─── SUPPLIED INFORMATION ───

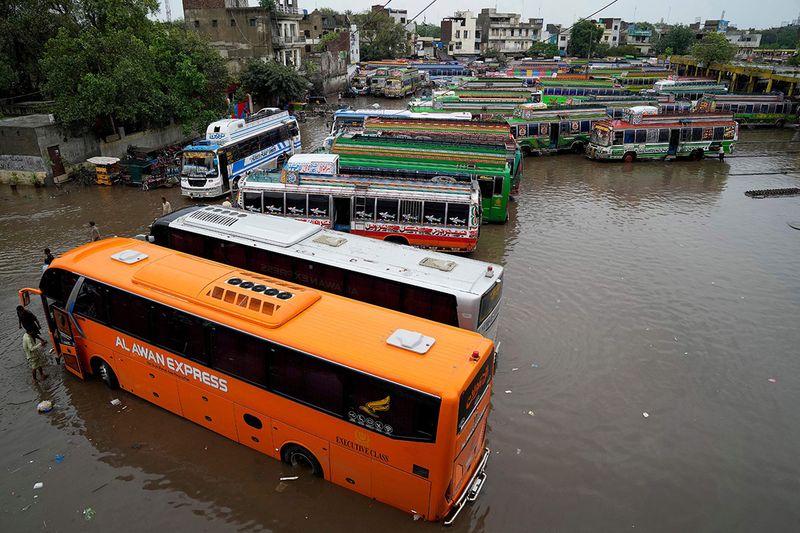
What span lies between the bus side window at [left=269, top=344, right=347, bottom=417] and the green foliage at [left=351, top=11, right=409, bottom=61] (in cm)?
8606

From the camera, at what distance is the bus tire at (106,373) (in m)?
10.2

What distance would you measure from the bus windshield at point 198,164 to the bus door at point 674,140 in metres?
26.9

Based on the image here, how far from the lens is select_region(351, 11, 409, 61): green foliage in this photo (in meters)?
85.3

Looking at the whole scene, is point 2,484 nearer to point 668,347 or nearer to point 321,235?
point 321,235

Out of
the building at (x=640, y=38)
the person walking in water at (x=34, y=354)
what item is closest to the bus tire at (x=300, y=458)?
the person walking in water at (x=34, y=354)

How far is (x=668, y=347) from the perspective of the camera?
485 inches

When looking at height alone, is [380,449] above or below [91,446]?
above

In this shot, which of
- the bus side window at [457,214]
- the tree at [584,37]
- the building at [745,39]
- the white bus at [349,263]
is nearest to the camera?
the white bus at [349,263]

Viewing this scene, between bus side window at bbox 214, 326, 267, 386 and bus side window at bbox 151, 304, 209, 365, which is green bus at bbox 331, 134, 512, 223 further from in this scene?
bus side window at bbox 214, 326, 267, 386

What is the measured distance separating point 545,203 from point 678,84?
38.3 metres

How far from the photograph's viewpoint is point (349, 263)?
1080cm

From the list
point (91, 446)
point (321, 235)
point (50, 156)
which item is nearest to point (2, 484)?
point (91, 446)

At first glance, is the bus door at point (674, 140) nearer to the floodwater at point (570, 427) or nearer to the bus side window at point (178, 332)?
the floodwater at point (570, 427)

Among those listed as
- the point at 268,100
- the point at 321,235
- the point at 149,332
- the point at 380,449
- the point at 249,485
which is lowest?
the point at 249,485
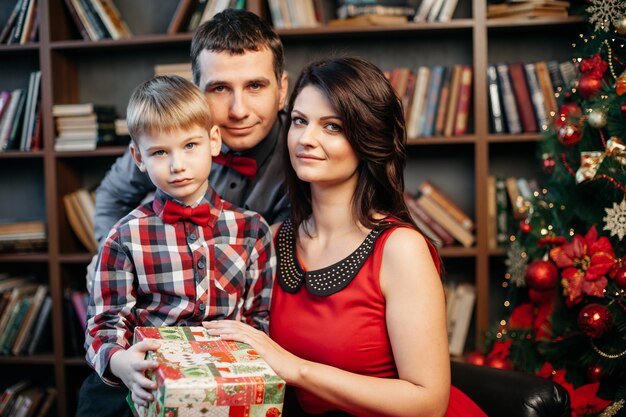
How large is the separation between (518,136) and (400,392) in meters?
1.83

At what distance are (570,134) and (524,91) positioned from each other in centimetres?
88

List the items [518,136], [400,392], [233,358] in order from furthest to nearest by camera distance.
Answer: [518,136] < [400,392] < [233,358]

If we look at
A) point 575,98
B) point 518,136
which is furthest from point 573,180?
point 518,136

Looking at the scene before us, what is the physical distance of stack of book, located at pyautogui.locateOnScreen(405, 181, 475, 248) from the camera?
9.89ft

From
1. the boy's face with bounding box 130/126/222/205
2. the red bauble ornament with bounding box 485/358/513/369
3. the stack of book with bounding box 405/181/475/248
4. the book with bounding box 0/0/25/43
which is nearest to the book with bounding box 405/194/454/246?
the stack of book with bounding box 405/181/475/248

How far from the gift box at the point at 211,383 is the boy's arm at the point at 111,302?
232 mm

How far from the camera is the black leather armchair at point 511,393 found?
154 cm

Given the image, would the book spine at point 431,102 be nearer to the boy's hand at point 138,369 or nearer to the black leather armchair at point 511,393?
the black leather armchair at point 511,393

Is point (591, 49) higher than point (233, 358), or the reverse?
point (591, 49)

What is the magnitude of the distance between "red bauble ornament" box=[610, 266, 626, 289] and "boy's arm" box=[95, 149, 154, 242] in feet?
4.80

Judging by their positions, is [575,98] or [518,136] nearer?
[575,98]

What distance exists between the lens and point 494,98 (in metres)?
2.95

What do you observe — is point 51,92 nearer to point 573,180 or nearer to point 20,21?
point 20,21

───

* [AIM] Please arrange all of the records above as a Markdown table with the columns Row and Line, giving each non-blank line its own numbered row. Leave the pictures out of the answer.

* [FINISHED EXERCISE]
| Row | Line |
|---|---|
| 1 | What span lies between the bus side window at [left=269, top=344, right=347, bottom=417] and the green foliage at [left=351, top=11, right=409, bottom=61] (in cm)? |
| 2 | 8606 |
| 3 | From the camera, at what distance is the bus tire at (106,373) (in m)? |
| 4 | 10.2 |
| 5 | What distance would you measure from the bus windshield at point 198,164 to the bus door at point 674,140 in metres? |
| 6 | 26.9 |
| 7 | Based on the image here, how far from the lens is select_region(351, 11, 409, 61): green foliage in this photo (in meters)? |
| 8 | 85.3 |
| 9 | Looking at the whole scene, is point 2,484 nearer to point 668,347 or nearer to point 321,235? |
| 10 | point 321,235 |
| 11 | Out of |
| 12 | the building at (x=640, y=38) |
| 13 | the person walking in water at (x=34, y=354) |
| 14 | what item is closest to the bus tire at (x=300, y=458)? |
| 15 | the person walking in water at (x=34, y=354) |
| 16 | How far is (x=668, y=347) from the perspective of the camera? |
| 17 | 485 inches |
| 18 | When looking at height alone, is [380,449] above or below [91,446]? |
| 19 | above |
| 20 | In this shot, which of |
| 21 | - the bus side window at [457,214] |
| 22 | - the tree at [584,37] |
| 23 | - the building at [745,39] |
| 24 | - the white bus at [349,263] |
| 25 | is nearest to the camera? |
| 26 | the white bus at [349,263] |
| 27 | Viewing this scene, between bus side window at bbox 214, 326, 267, 386 and bus side window at bbox 151, 304, 209, 365, which is green bus at bbox 331, 134, 512, 223 further from in this scene? |
| 28 | bus side window at bbox 214, 326, 267, 386 |
| 29 | What is the measured distance separating point 545,203 from point 678,84? |
| 30 | 38.3 metres |
| 31 | How far from the photograph's viewpoint is point (349, 263)? |
| 32 | 1080cm |
| 33 | From the list |
| 34 | point (91, 446) |
| 35 | point (321, 235) |
| 36 | point (50, 156) |
| 37 | which item is nearest to point (2, 484)? |
| 38 | point (91, 446) |
| 39 | At first glance, is the bus door at point (674, 140) nearer to the floodwater at point (570, 427) or nearer to the bus side window at point (178, 332)? |
| 40 | the floodwater at point (570, 427) |
| 41 | Among those listed as |
| 42 | - the point at 268,100 |
| 43 | - the point at 321,235 |
| 44 | - the point at 149,332 |
| 45 | - the point at 380,449 |
| 46 | - the point at 249,485 |
| 47 | which is lowest? |
| 48 | the point at 249,485 |
| 49 | How large is the separation between (518,136) and (400,392) in meters? |
| 50 | 1.83 |
| 51 | At what distance are (570,134) and (524,91) positioned from each other in centimetres? |
| 52 | 88 |
| 53 | List the items [518,136], [400,392], [233,358] in order from furthest to nearest by camera distance. |
| 54 | Answer: [518,136] < [400,392] < [233,358] |
| 55 | If we look at |
| 56 | A) point 575,98 |
| 57 | B) point 518,136 |
| 58 | which is furthest from point 573,180? |
| 59 | point 518,136 |
| 60 | Looking at the scene before us, what is the physical distance of stack of book, located at pyautogui.locateOnScreen(405, 181, 475, 248) from the camera? |
| 61 | 9.89ft |
| 62 | From |
| 63 | 1. the boy's face with bounding box 130/126/222/205 |
| 64 | 2. the red bauble ornament with bounding box 485/358/513/369 |
| 65 | 3. the stack of book with bounding box 405/181/475/248 |
| 66 | 4. the book with bounding box 0/0/25/43 |
| 67 | which is nearest to the book with bounding box 405/194/454/246? |
| 68 | the stack of book with bounding box 405/181/475/248 |
| 69 | How far from the gift box at the point at 211,383 is the boy's arm at the point at 111,302? |
| 70 | 232 mm |
| 71 | How far from the camera is the black leather armchair at point 511,393 found? |
| 72 | 154 cm |
| 73 | Given the image, would the book spine at point 431,102 be nearer to the boy's hand at point 138,369 or nearer to the black leather armchair at point 511,393? |
| 74 | the black leather armchair at point 511,393 |
| 75 | Is point (591, 49) higher than point (233, 358), or the reverse? |
| 76 | point (591, 49) |
| 77 | What is the magnitude of the distance between "red bauble ornament" box=[610, 266, 626, 289] and "boy's arm" box=[95, 149, 154, 242] in feet? |
| 78 | 4.80 |
| 79 | Judging by their positions, is [575,98] or [518,136] nearer? |
| 80 | [575,98] |
| 81 | What distance exists between the lens and point 494,98 (in metres)? |
| 82 | 2.95 |
| 83 | What do you observe — is point 51,92 nearer to point 573,180 or nearer to point 20,21? |
| 84 | point 20,21 |